They hot! like it
In tomorrow’s episode of Foodshala, the chefs and contestant raise the temperature with these spicy and tangy recipes
Chatkara chicken and fresh summer salad (serves 4)
Prep time: 2 hours
Cooking time: 10 mins
For the chicken 2 boneless chicken breasts 1/4 tsp red chilli powder 1/4 tsp chaat masala 1 tsp rasam powder (available in Indian grocery stores) 1 green chilli, finely chopped 2-3 garlic cloves, minced a few sprigs of coriander leaves pinch sugar 1/2 lemon, juiced 50ml pineapple juice 2 tbsp oil salt For the orange dressing 1 tsp rice vinegar 200ml fresh orange juice 1 tsp finely chopped ginger 2 cloves 2.5cm cinnamon stick 2 tsp honey a few mint leaves, finely chopped 1 green chilli, finely chopped
salt For the salad, mix together 1 cup julienned red, yellow and green bell peppers 1/2 red apple, cut into strips 1/2 green apple, cut into strips 1/2 nectarine, cut into strips 1 kiwi (firm), cut into strips 1 small raw mango, grated 1/2 firm ripe mango, finely cubed 1/2 cup beansprouts (optional) Method:
1. Mix together all ingredients for chicken except oil.

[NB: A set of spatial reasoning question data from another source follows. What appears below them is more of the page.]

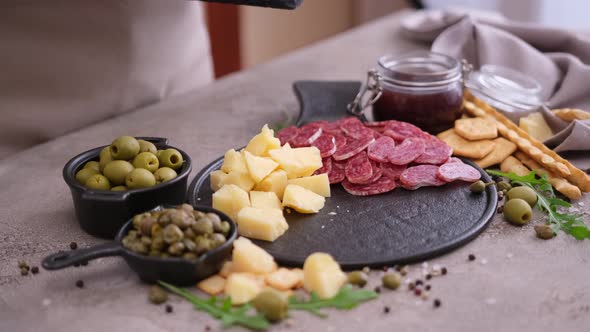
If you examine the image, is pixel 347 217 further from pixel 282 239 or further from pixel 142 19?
pixel 142 19

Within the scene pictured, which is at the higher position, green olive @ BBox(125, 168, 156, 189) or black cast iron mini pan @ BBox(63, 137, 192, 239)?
green olive @ BBox(125, 168, 156, 189)

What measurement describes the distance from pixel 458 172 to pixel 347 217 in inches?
12.5

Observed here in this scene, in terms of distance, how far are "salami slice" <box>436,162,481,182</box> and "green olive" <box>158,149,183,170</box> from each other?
60 cm

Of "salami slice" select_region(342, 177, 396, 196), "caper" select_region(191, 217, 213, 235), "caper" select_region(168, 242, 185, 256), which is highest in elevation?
"caper" select_region(191, 217, 213, 235)

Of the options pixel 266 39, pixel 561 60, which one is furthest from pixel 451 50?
pixel 266 39

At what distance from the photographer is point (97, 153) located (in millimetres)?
1533

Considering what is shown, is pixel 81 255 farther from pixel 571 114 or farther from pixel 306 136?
pixel 571 114

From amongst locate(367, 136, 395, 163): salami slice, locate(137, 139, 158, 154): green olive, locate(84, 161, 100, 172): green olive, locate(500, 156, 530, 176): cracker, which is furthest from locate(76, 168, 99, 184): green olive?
locate(500, 156, 530, 176): cracker

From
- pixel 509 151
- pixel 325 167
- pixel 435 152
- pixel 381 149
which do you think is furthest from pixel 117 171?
pixel 509 151

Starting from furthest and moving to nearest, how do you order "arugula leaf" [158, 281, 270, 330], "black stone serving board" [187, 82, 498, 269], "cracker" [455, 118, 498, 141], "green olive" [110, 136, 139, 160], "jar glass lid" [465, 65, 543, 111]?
1. "jar glass lid" [465, 65, 543, 111]
2. "cracker" [455, 118, 498, 141]
3. "green olive" [110, 136, 139, 160]
4. "black stone serving board" [187, 82, 498, 269]
5. "arugula leaf" [158, 281, 270, 330]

Refrigerate for at least 2 hours. 2. Cut chicken into long thin strips. Heat oil in a frying pan and sauté chicken over medium heat until tender. Set aside to cool. 3. To make dressing, heat 1/2 tsp rice vinegar in small pan. The moment it begins to bubble, remove from heat and allow to cool. Pour into a jar, add remaining ingredients, seal and shake well. Pour over salad 15 minutes before serving to ensure flavours are absorbed. 4. Serve chicken on top of salad.